#### EXCERPTED PASSAGE
▬▬▬▬▬▬▬▬▬▬

Hello and welcome to another edition of the Lounge Wellness roundup! Every Saturday, we bring you our pick of the wellness stories we have published over the past week, lest you've missed any of them.
This week we unpack three important wellness concepts for you: vanity sizing, mutually toxic relationships and games in therapy. From Jen Thomas' assessment of Kim Kardashian's Met, look to Divya Naik's thoughts of the Depp-Heard trial and then her take on how ludo and scrabble can help you feel happier, we've got you covered.
Read on to know more
If you've not been living under a rock, you'll know about Kim Kardashian losing 16 pounds in three weeks to fit into that skin-coloured, dazzling nude dress that Marilyn Munroe wore to sing Happy Birthday, Mr President to John F. Kennedy. And yes, while weight-loss coach Jen Thomas—like Lili Reinhart before her—does not approve of the means used to fit into that dress, her focus is more about dress sizing and women's bodies and what has changed about them over the years. "We have been operating under a modern misconception that sizes not only have been standardised but are capable of being standardised," writes Thomas, going on to explore the phenomenon of vanity sizing, aka the practise of assigning smaller sizes to articles of manufactured clothing than is the case, to encourage sales. "Retailers are cashing in on the message to women that to be beautiful and worthy, you must be perceived as small," she adds, going on to break down how this could lead to depression, eating disorders and anxiety, among other things.
In this story, Lounge explores how therapists are going beyond conventional talk therapy, using play to get their clients to open up and heal. "Therapists have started seeing play, art, and visual aids as tools that can get their clients to open up and start the process of healing in healthier and more comfortable ways," says Naik, who then goes on to talk to three therapists who have started using games to aid therapy sessions and lists out their experiences and preferences. Quoting Divya Srivastava, a counselling psychologist and founder of Silver Lining Wellness Center, Mumbai, she writes that toys can act as symbols and take on deeper meanings. "It helps us get a glimpse into the client's world without the latter being guarded or feeling rushed to communicate and process emotions," writes Naik.

▬▬▬▬▬▬▬▬▬▬

#### SUPPLIED DATA
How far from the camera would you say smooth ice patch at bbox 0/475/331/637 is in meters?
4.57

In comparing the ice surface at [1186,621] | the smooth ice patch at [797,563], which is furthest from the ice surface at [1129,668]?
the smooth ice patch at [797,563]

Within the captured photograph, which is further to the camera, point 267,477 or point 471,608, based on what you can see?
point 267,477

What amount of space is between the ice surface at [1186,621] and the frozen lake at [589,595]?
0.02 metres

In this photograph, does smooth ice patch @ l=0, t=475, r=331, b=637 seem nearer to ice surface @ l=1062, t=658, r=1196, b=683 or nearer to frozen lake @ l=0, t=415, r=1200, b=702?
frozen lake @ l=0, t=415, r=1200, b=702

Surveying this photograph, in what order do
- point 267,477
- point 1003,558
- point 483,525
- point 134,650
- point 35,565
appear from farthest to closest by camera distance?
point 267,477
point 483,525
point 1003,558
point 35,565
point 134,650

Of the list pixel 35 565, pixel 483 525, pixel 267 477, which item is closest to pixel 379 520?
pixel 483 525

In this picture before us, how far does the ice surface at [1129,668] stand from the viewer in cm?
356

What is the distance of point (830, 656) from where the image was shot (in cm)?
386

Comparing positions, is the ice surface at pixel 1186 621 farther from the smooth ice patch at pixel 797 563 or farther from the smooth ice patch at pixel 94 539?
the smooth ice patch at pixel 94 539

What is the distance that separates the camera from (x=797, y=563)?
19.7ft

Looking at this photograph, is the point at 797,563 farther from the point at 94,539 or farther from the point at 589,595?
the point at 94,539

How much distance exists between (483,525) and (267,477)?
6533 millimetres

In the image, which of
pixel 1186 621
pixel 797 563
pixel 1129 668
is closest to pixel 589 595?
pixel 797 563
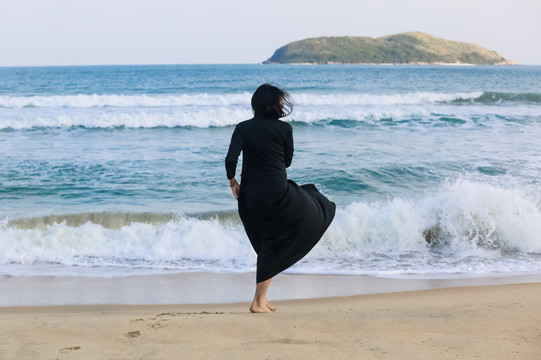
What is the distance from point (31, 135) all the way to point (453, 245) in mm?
13371

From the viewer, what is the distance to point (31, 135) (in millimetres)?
16562

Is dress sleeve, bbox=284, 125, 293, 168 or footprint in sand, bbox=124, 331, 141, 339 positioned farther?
dress sleeve, bbox=284, 125, 293, 168

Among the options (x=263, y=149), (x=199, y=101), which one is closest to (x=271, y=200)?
(x=263, y=149)

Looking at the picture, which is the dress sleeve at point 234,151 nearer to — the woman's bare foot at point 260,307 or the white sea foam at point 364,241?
the woman's bare foot at point 260,307

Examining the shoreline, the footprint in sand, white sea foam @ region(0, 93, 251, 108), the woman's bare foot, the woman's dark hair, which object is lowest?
the shoreline

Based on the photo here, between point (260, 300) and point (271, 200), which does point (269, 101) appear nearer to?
point (271, 200)

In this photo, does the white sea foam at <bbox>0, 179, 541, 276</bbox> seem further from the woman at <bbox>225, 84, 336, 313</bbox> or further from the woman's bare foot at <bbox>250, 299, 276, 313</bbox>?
the woman at <bbox>225, 84, 336, 313</bbox>

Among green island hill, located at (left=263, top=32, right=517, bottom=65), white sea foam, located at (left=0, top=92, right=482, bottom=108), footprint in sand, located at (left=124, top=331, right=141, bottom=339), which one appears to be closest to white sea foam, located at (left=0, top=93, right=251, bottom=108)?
white sea foam, located at (left=0, top=92, right=482, bottom=108)

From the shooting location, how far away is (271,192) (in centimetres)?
406

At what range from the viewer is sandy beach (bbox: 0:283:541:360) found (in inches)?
125

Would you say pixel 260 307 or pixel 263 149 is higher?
pixel 263 149

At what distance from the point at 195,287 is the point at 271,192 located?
2039 millimetres

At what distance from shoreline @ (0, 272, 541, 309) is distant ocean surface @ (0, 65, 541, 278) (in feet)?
0.88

▬▬▬▬▬▬▬▬▬▬

#### PROBLEM SET
- 1) From the wellness roundup, extract the passage starting with "This week we" and going on through "got you covered.".
- 2) Shorten the paragraph of the wellness roundup that begins "In this story, Lounge explores", keeping its main facts.

#### EXERCISE RESULTS
- 1)
This week we unpack three important wellness concepts for you: vanity sizing, mutually toxic relationships and games in therapy. From Jen Thomas' assessment of Kim Kardashian's Met, look to Divya Naik's thoughts of the Depp-Heard trial and then her take on how ludo and scrabble can help you feel happier, we've got you covered.

- 2) Lounge looks at therapists who go beyond talk therapy and use play to help clients open up and heal. Naik notes that therapists now see play, art and visual aids as healthier, more comfortable tools for starting that process. She speaks with three therapists who use games in sessions and lists their experiences and preferences. Citing Divya Srivastava, a counselling psychologist and founder of Silver Lining Wellness Center, Mumbai, she writes that toys can act as symbols with deeper meanings. According to Naik, this offers a glimpse into the client's world without the client being guarded or feeling rushed.